Gründe hierfür sind die weiter reichenden internationalen
Netzwerke dieser Unternehmen und die größere Erfahrung bei Fragen der Zulassung und Vermarktung in den
USA. Für die mittelständischen Unternehmen gilt es
jetzt, die neuen Herausforderungen anzunehmen und
die Chance zu nutzen, sich mit veränderten Strukturen und Tätigkeitsschwerpunkten zu positionieren.

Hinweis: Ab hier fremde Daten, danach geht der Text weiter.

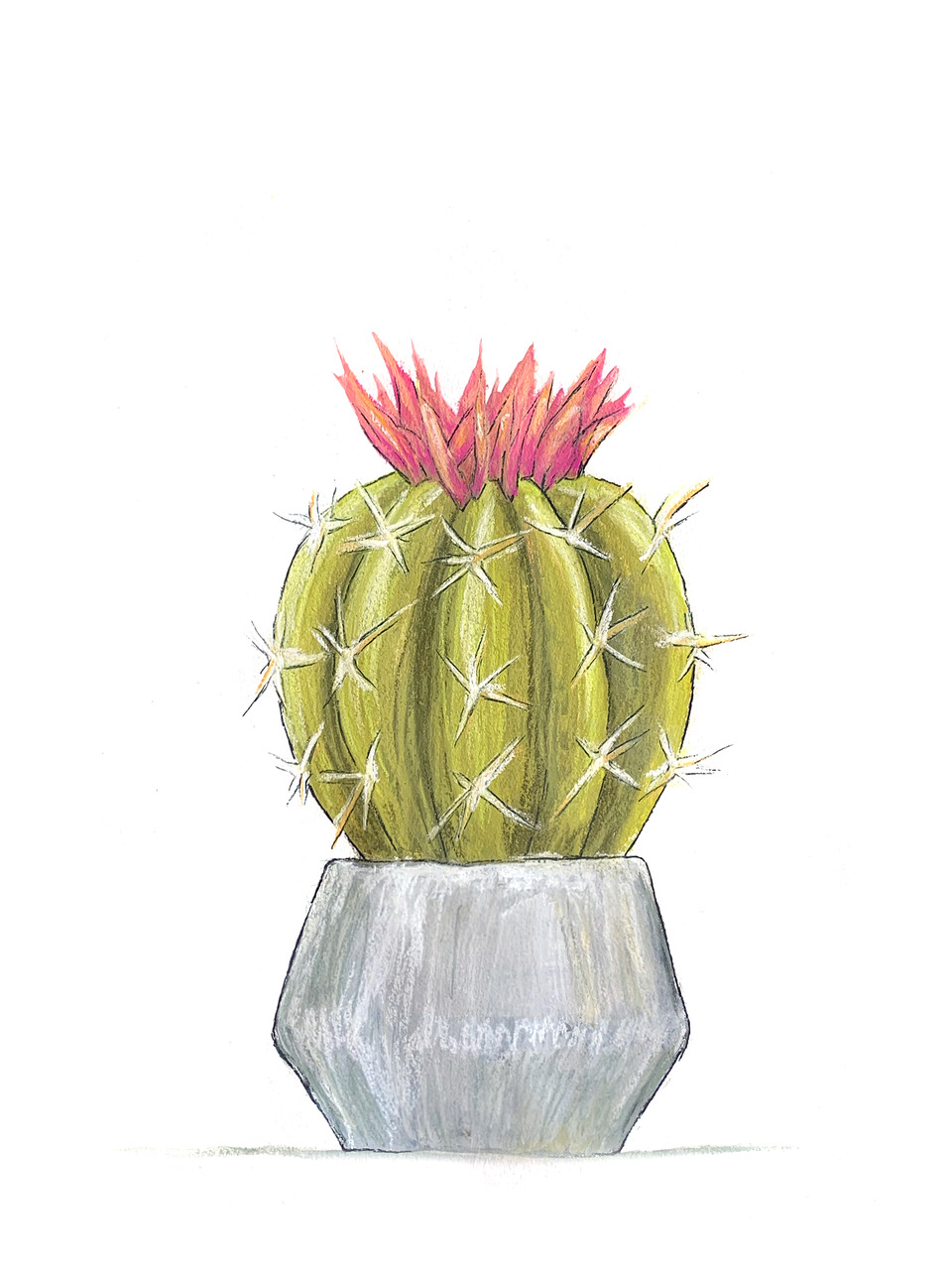 Cacti-2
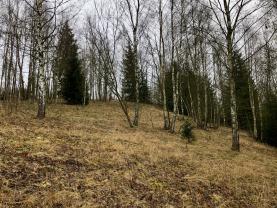 IMG_6200.jpeg (Prodej, louka, les, 5226m2, Smržovka), foto 3/20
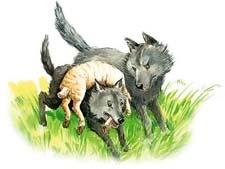 """Рассказ Л.Н.Толстого """"Как волки учат своих детей"""". Слушать"""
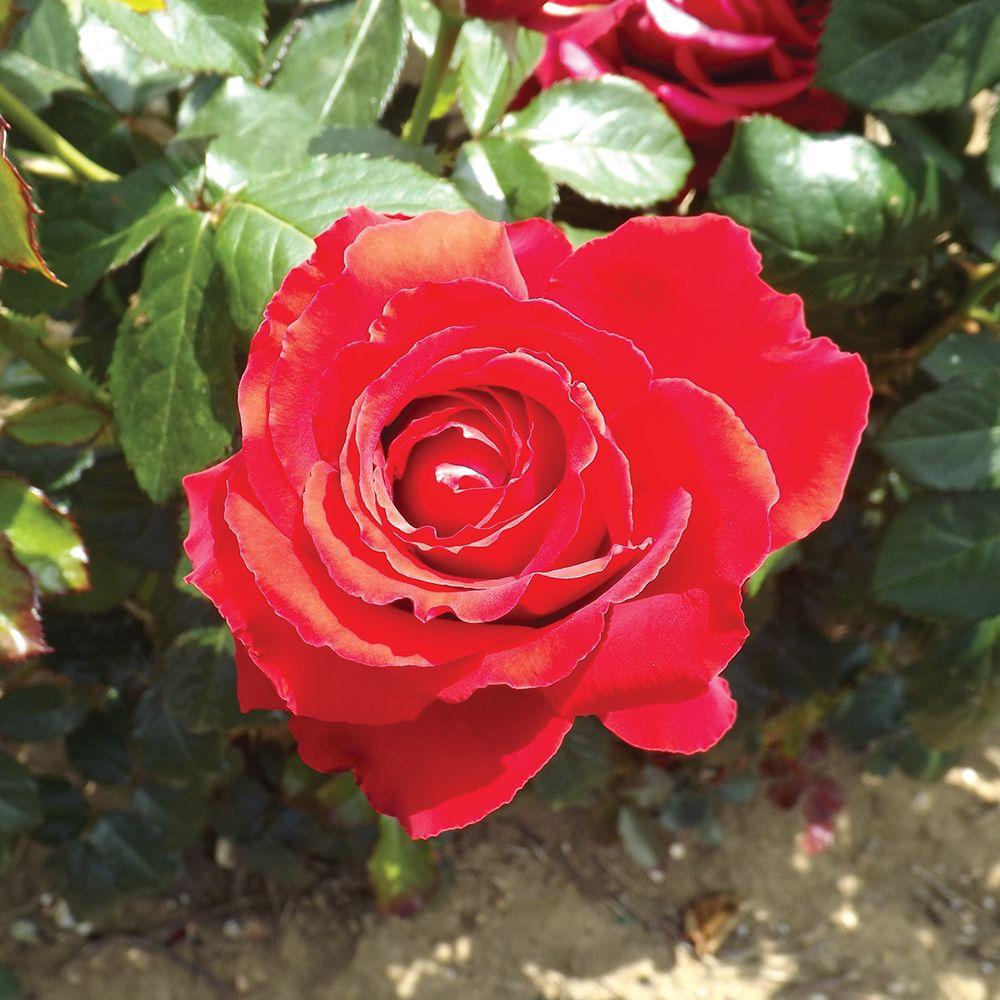 Ruby 40th Anniversary Bush Rose 4 5 Litres Error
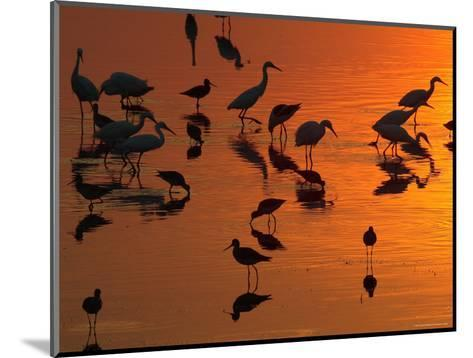 Great Egrets, Yellow Legs, and Snowy Egrets Feed in the Sunset-George Grall-Mounted Photographic Print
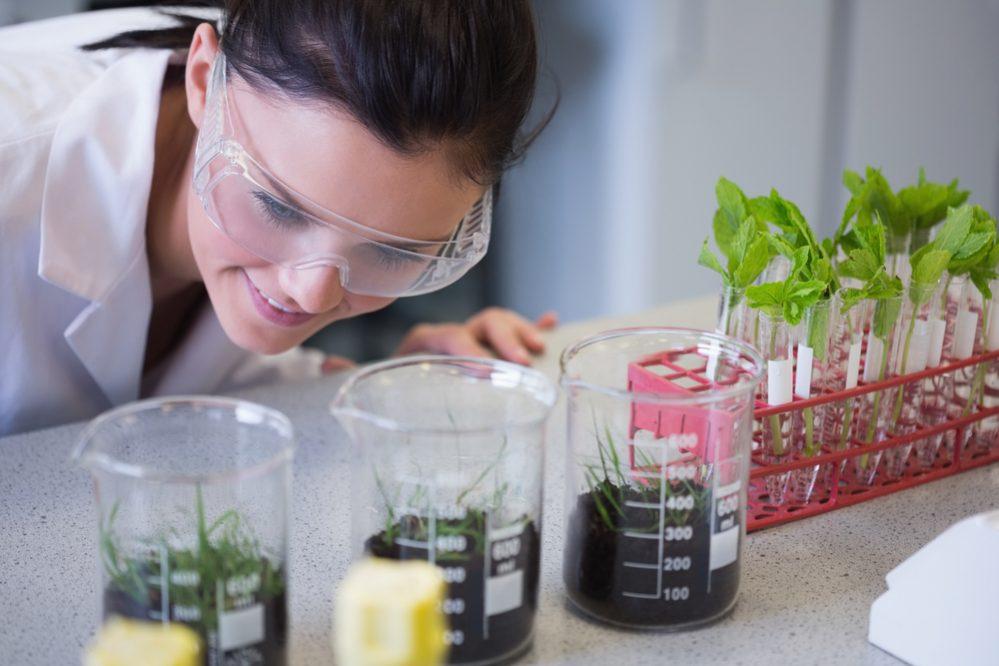 Nhiều cuộc nghiên cứu của các cơ quan khoa học, kể cả Nasa đều cho thấy dù không thể chứng minh 100% khả năng lọc sạch không khí cũng như loại bỏ độc tố trong nhà từ cây xanh nhưng về khả năng lọc sạch cũng như loại bỏ độc tố của
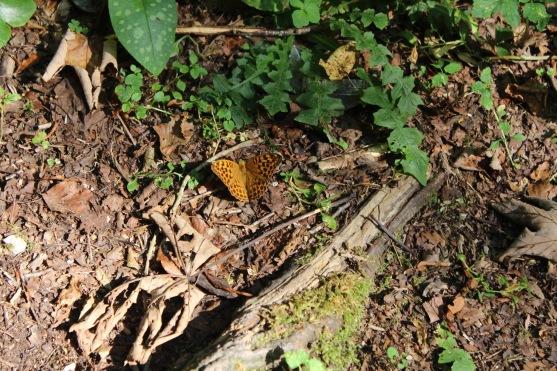 Pretty butterfly!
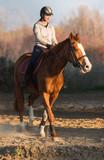 Young girl riding a horse - 127901140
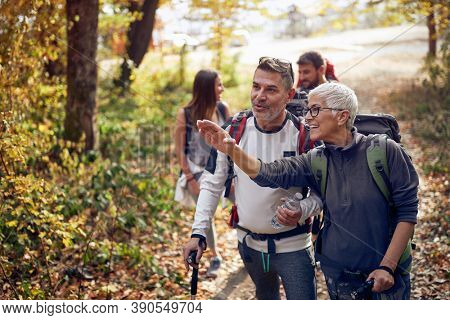 An elderly couple at hiking through the woods looking for the trail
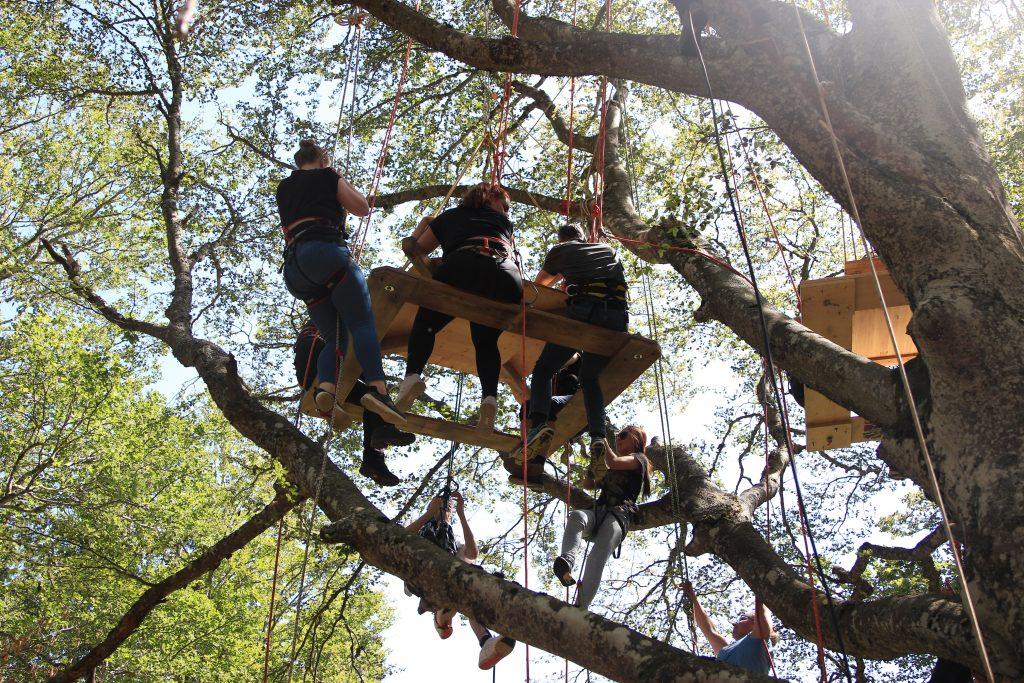 Activité de team building en foret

Hierzu wird es in einem ersten Schritt notwendig sein,
sich den neuen Entwicklungen gegenüber offen zu zeigen,
Interesse an den neuartigen Technologien zu entwickeln
und dann über Kooperationen oder Know-how-Aufbau aktiv
zu werden. Es gibt bereits mittelständische Pharmaunternehmen, die es vor einiger Zeit wagten, in diesem neuen
Segment tätig zu werden und mittlerweile Erfolgsgeschichten schreiben. Es ist zu hoffen, dass diesem Beispiel viele
Unternehmen im Sinne der Förderung sowohl des etablierten Mittelstands als auch der jungen deutschen Biotechnologie folgen. Der Erfolg wird mehr und mehr davon bestimmt sein, wie sehr ein Unternehmen fähig ist, Partner einzubinden und so ein Netzwerk von Unternehmen zu koordinieren, welches in seiner Gesamtheit das Ziel verfolgt,
innovative und spezifische Produkte zum Wohl der Patienten zu erforschen, zu entwickeln, zu produzieren und
schließlich zu vermarkten. Die Rolle des Koordinators kann dabei aufgrund der komplexen Erfahrungen mit der
Entwicklung, Zulassung und Vermarktung von Arzneimitteln insbesondere von etablierten mittelständischen Unternehmen übernommen werden.
07
Bestandsaufnahme
Mittelständische
Pharmaindustrie
und Biotechnologie –
eine
Bestandsaufnahme
Die Herausforderungen für die deutsche Pharmaindustrie
und vor allem für den pharmazeutischen Mittelstand werden immer größer. Um dem Druck von Markt, Wissenschaft und Wettbewerb auch zukünftig standzuhalten, benötigt die mittelständische Pharmaindustrie,
genauso wie die Großen der Branche, neue innovative Produkte oder zumindest Teilhabe daran. Dies
kann im wesentlichen durch Kooperationen gelingen, zum
Beispiel mit Unternehmen aus der Biotechnologie.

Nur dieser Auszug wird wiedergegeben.